* [TEXT BLOCK]

══════

Now we think of how to find a dual basis of $L$ given its primal
basis. Assume that $rank(L)=n$. Let
$$B=\left(
        \begin{array}{cccc}
          | & | & \ldots & | \\
          b_1 & b_2 & \ldots & b_n \\
          | & | & \ldots & | \\
        \end{array}
      \right),$$
be a primal basis of $L$. Then
$$B^*=\left(
        \begin{array}{ccc}
          - & b^*_1 & - \\
          - & b^*_2 & - \\
          \ldots & \ldots & \ldots  \\
          - & b^*_n & - \\
        \end{array}
      \right),$$
is a dual basis of $L$ if and only if $B^* B \in Z^{n\times n}$ and
det$(B^* B)=\pm 1$. So we can obtain $B^*=B^{-1}$ as a dual basis of
$L$. Note that if $M^*$ is a dual basis of $L_{M}$, then $M$ is a
dual basis of $L_{M*}$. Usually, given a lattice $L$, one may
specify $L$ by its primal basis or by its dual basis, which is
simpler.

\section{Shortest Vector problem}

For the problem introduced in the beginning of this lecture, the set
of all the solutions $g(x)\in \mathbb{Z}[x]$ that satisfies

$$\forall \ 0\le i\le d, \ \ g_i=\sum_{j}G_j H_{i-j} +q_i N$$
for some $H(x) \in \mathbb{Z}[x], q_i\in \mathbb{Z}$, forms a
lattice in $\mathbb{Z}^{d+1}$. So the problem is to find a non zero
vector in a given lattice that has short distance from the origin.

══════

* [GIVEN MATERIAL]
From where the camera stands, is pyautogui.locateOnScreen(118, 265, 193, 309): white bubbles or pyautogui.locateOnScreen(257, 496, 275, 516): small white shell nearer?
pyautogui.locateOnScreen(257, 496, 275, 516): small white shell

══════

* [REQUIRED TASK A] List every formula that the lattice lecture excerpt sets off on its own between double dollar signs, in its LaTeX form.
* [REQUIRED TASK B] Rewrite everything in the lattice lecture excerpt from "For the problem" down to "from the origin.", putting "grid" wherever "lattice" appears.
* [REQUIRED TASK C] Extend the lattice lecture excerpt by continuing its shortest vector section from the point where it stops.

* [RESPONSE A]
1. $$B=\left(
        \begin{array}{cccc}
          | & | & \ldots & | \\
          b_1 & b_2 & \ldots & b_n \\
          | & | & \ldots & | \\
        \end{array}
      \right),$$
2. $$B^*=\left(
        \begin{array}{ccc}
          - & b^*_1 & - \\
          - & b^*_2 & - \\
          \ldots & \ldots & \ldots  \\
          - & b^*_n & - \\
        \end{array}
      \right),$$
3. $$\forall \ 0\le i\le d, \ \ g_i=\sum_{j}G_j H_{i-j} +q_i N$$

* [RESPONSE B]
For the problem introduced in the beginning of this lecture, the set
of all the solutions $g(x)\in \mathbb{Z}[x]$ that satisfies

$$\forall \ 0\le i\le d, \ \ g_i=\sum_{j}G_j H_{i-j} +q_i N$$
for some $H(x) \in \mathbb{Z}[x], q_i\in \mathbb{Z}$, forms a
grid in $\mathbb{Z}^{d+1}$. So the problem is to find a non zero
vector in a given grid that has short distance from the origin.

* [RESPONSE C]
(In this case, with respect to the $l_\infty$ norm.) Generally,
finding a shortest non-zero vector of a given lattice $L\in
\mathbb{R}^n$ with respect to the given norm is called ``Shortest
Vector Problem(SVP)''. In 1982, Lenstra, Lenstra, Lovasz gave a
$2^{n/2}$ factor approximation polynomial time algorithm for SVP. In
this lecture, we will present this algorithm and show that it is a
$2^n$ factor approximation algorithm. As a known result for the
hardness of the problem, Ajtai('98) showed that it is NP hard to
solve SVP exactly. In 2001, Micciancio showed that SVP is hard to
approximate within any constant factor less than $\sqrt{2}$. And in
2004, Khot showed that SVP is hard to approximate within any
constant factor (under the assumption that NP$\ne$RP).

\section{Gauss Algorithm}
In 1801, Gauss gave an algorithm that finds a shortest vector for
the case when $n=2$. Given a lattice $L_{\{v_1, v_2\}}\in
\mathbb{R}^2$,\\

Gauss Algorithm($v_1, v_2$):
\begin{enumerate}
\item If we can reduce $|v_2|$ by subtracting an integer multiple of
$v_1$ from $v_2$, do so.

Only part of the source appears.